Julian was led to a stool, where she turned when poked, stood as still as possible when not, and so finished up her measurements fairly quickly. While her mother paid, she wandered over into the dress robes, enjoying looking at the fine things even if she couldn’t afford them and letting herself pick up a blue flowered one with a lace collar on it and hold it up under her chin in front of a mirror.
“That brings out your eyes,” Mom’s voice said behind her, and Julian jumped a little as she turned around and hastily put the robe back on its hook.
“It looks like a frilly nightgown,” she joked, even though she had briefly thought of wearing it at Easter – a silly thought, since that was an occasion for Muggle dresses, not magical ones. “I was just being silly, sorry.”
“No, it’s all right,” Mom said, reaching out and smoothing Julian’s hair on the left side. “It’s natural for you to be interested in – in clothes and things now, I guess. You’re nearly fourteen.”
“Mom, I’m not,” Julian lied insistently – sort of. Technically, it wasn’t true, since right now she was thinking about clothes, but just in general, she didn’t care any more than she always had. She wasn’t some silly, airheaded girl like some of the ones at school – Gemma sprang to mind, though she knew that was unkind – who couldn’t think of anything but what she looked like, or even like Charlie, who really did think about it far too much. She took a sort of pride in that, honestly. She wore her brothers’ old clothes in public, to classes, a lot because it was practical. She didn’t care about this sort of thing at all. “Really.”
She thought she saw something almost like guilt in her mother’s eyes as Mom smiled. “Well, let’s go, then,” she said. “I’ve got your school things here. I swear, if you keep growing at this rate, these’ll be above your ankles by midterm, too.”

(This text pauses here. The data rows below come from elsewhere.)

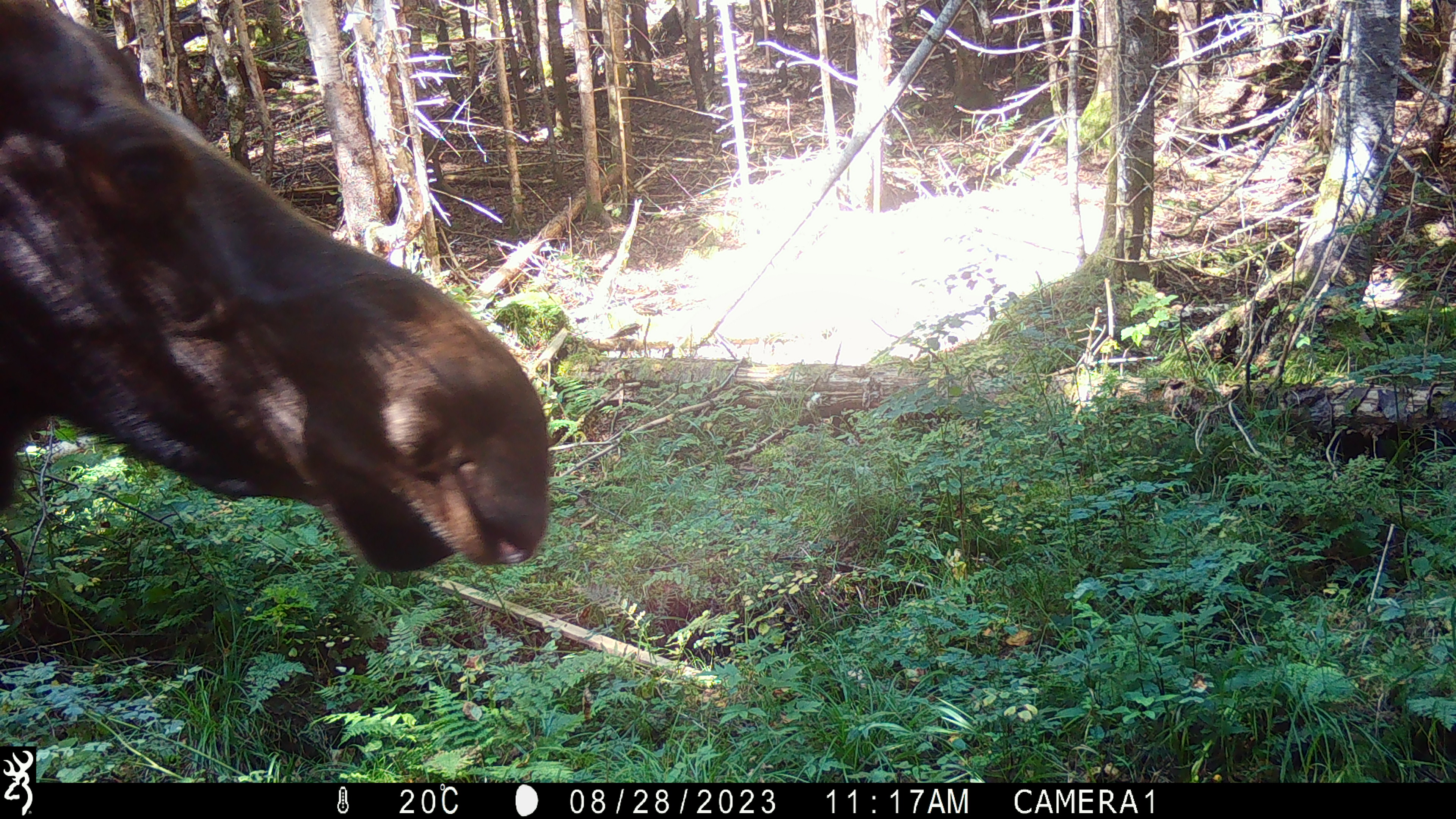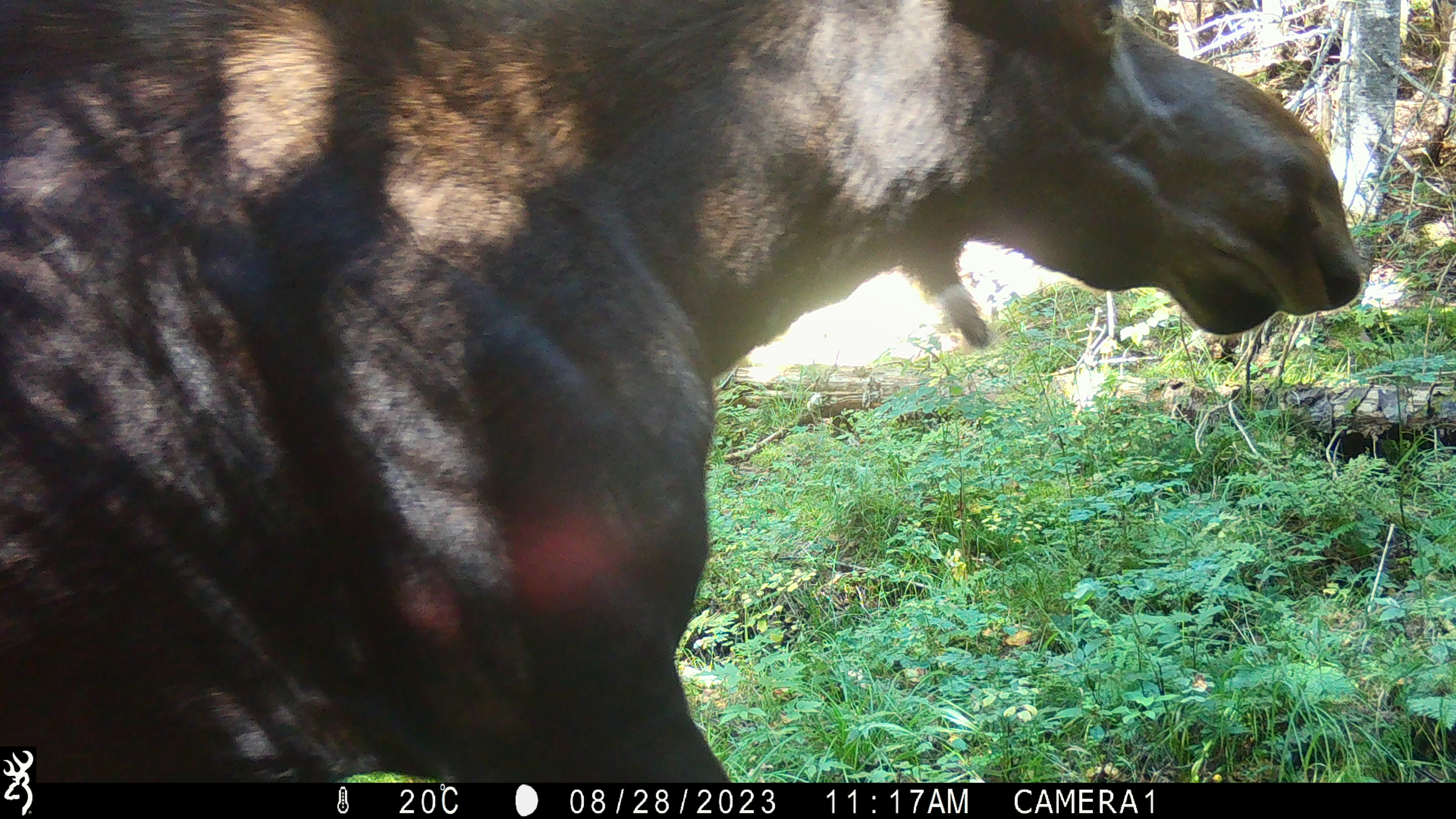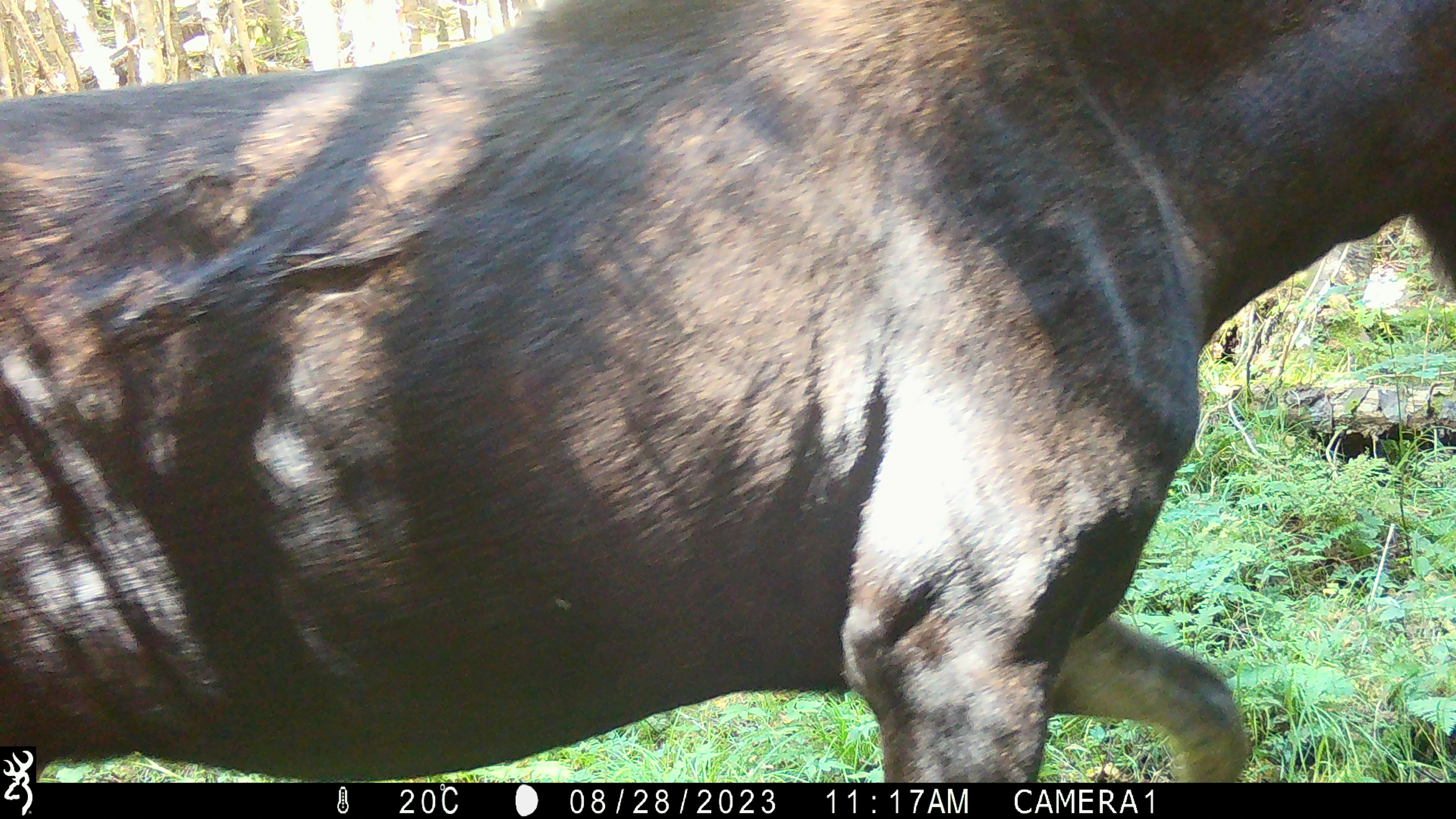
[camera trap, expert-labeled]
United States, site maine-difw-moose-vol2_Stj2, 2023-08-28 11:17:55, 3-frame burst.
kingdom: Animalia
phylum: Chordata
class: Mammalia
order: Artiodactyla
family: Cervidae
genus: Alces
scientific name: Alces alces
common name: moose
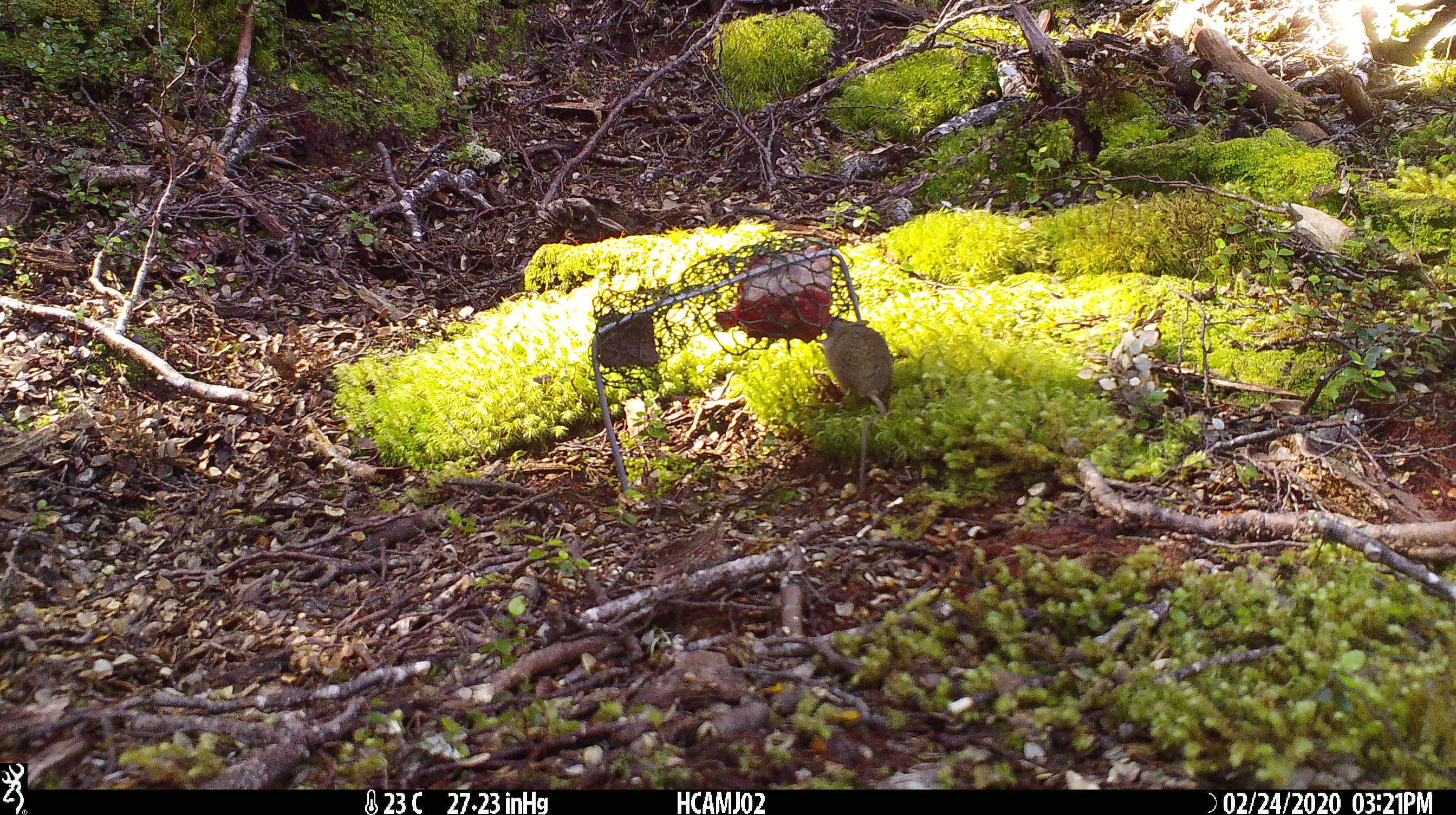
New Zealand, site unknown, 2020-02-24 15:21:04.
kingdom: Animalia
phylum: Chordata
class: Mammalia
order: Rodentia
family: Muridae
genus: Mus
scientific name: Mus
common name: mouse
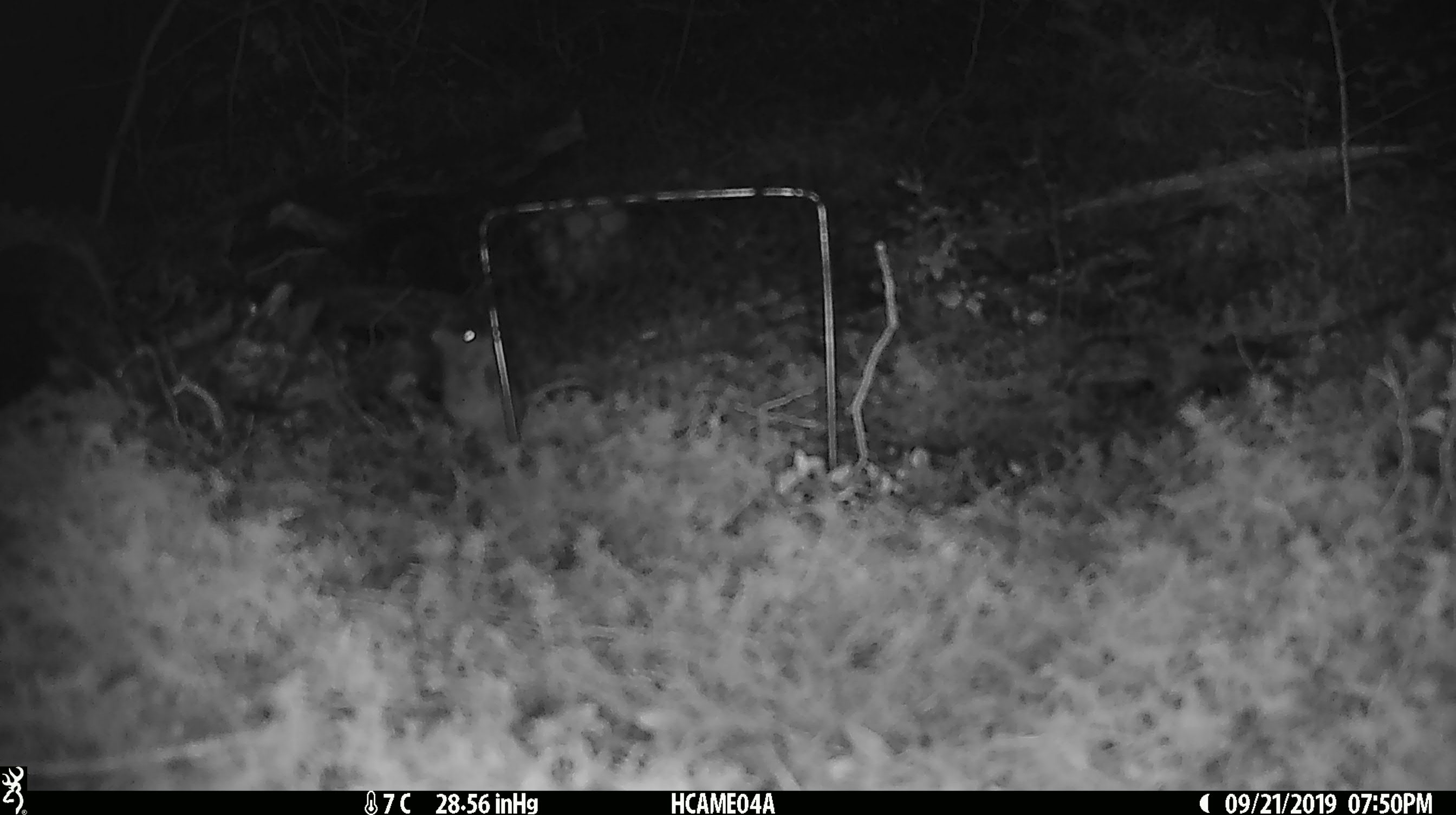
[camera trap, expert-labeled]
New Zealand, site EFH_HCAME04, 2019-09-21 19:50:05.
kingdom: Animalia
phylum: Chordata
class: Mammalia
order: Rodentia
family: Muridae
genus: Mus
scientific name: Mus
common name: mouse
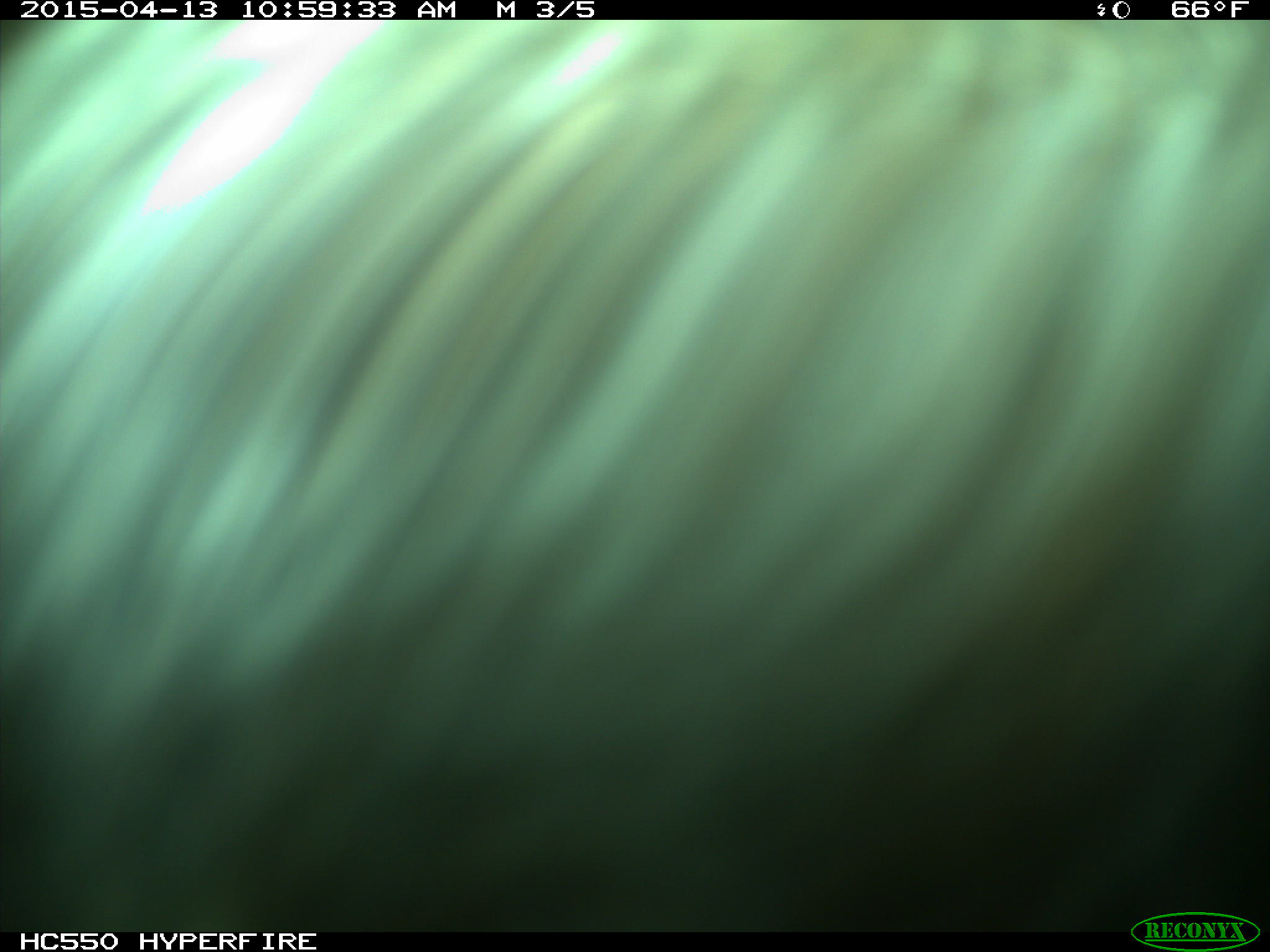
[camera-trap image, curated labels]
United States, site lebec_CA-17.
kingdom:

They stopped at the apothecary to pick up some eel eyes and then went home, where Julian went into her room and sat on the edge of her bed, rubbing the ends of her fingers against the heels of her hands. She could still feel the fabrics of the dresses she’d touched against them, as though she had them here, and picture what she might have looked like in some of them. Inaccurate images, she knew – when she pictured that sort of thing, she was always taller and slimmer, with fuller hair and straighter teeth and better eyebrows and all – but she couldn’t help but like them.
The door swung open, and Julian jumped as Joe barreled in, then stopped, apparently surprised to see her, too. “Julian, did I leave my – “ he started to say, but she cut him off.
"No," she said irritably. "Go away."
Joe looked very surprised for a moment, and then his face crumpled. "Oh, Joey, I'm sorry - " Julian started, but he had already slammed the door and run down the hall.
She fell back on her bed and pulled a pillow over her face, wishing she had just put another extension charm on her old robes the last time and never had this day happen at all.